Leaving a better world for the generations to follow.
During the conferral ceremony, Dr. Goulah read the purpose of the conferral, and Dr. Holtschneider offered congratulatory remarks. Following the conferral, Hiromasa Ikeda read a message on behalf of Dr. Ikeda.
Dr. Holtschneider remarked that he had traveled to Japan to offer his deep respect for the work of Dr. Ikeda and also to express his appreciation for the mission of Soka University.
He then called for the two institutions to come together “to further strengthen our efforts to work for the betterment of humanity.”
“A university, while informing young people about the complexities of the world, is also a place where they learn how to greatly contribute to this world,” he said. “In order to leave a better world for the generations that will follow, it is absolutely vital that we convey the highest ideals and philosophy to these youth. I believe this is the mission that we share with the Soka Schools.”
DePaul offers courses on the philosophy of Soka education.
DePaul, which opened its doors in 1898 in Chicago, derives its name and fundamental mission from St. Vincent de Paul (1581–1660), the French Roman Catholic priest known for his humanism and service to the poor.
He founded the Congregation of the Mission, a religious community whose members, Vincentians, established and continue to sponsor DePaul.
What began with seven instructors is today among the 10 largest private universities in the U.S., with 10 colleges and schools, and 23,000 students from more than 100 countries.
Guided by the Vincentian mission of engaged social justice, the College of Education prepares educators, counselors and educational leaders to work in Chicago Public Schools, the nation’s third largest public school district, and in local private and Catholic schools.
The university is located in Chicago’s Lincoln Park neighborhood, which President Ikeda visited during his first trip to the United States in October 1960.
In The New Human Revolution, a 30-volume serialized novel on the history of the Soka Gakkai and its worldwide people’s movement, President Ikeda recounts witnessing at Lincoln Park an act of racism against an African American boy. He determined, from that spot, to rid the world of such inhumanity and racial intolerance. Addressing the young boy in his heart, he vowed to build a world “truly worthy of your love and pride” (see The New Human Revolution, vol. 1, p. 145).
A new master’s degree program in Value-Creating Education for Global Citizenship is coming.
The Institute for Daisaku Ikeda Studies in Education continues to focus on its mission toward that end.
In 2010, DePaul’s College of Education began offering regular courses on the philosophy of education of Mr. Makiguchi and Mr. Ikeda. More than 250 students have taken these courses, including 17 students who went on to study abroad in Japan.
The university now has a dozen doctoral students engaged in Makiguchi-Ikeda studies through the College of Education. Many of these students have published scholarly works and presented at major national and international conferences.

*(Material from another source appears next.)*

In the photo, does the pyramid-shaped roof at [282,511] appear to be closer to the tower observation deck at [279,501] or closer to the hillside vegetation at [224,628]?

Meanwhile, several faculty have published widely on Soka-Ikeda studies over the past decade, with their articles used in education programs in the U.S., Canada, Japan, Kenya, Australia and Europe.
The College of Education is currently developing a new master’s degree program in Value-Creating Education for Global Citizenship. This will be the first master’s degree program specifically focused on the educational philosophies and practices of President Ikeda and the Soka heritage. With the curriculum to be delivered in both face-to-face and online strands, the degree will be available to students from around the world.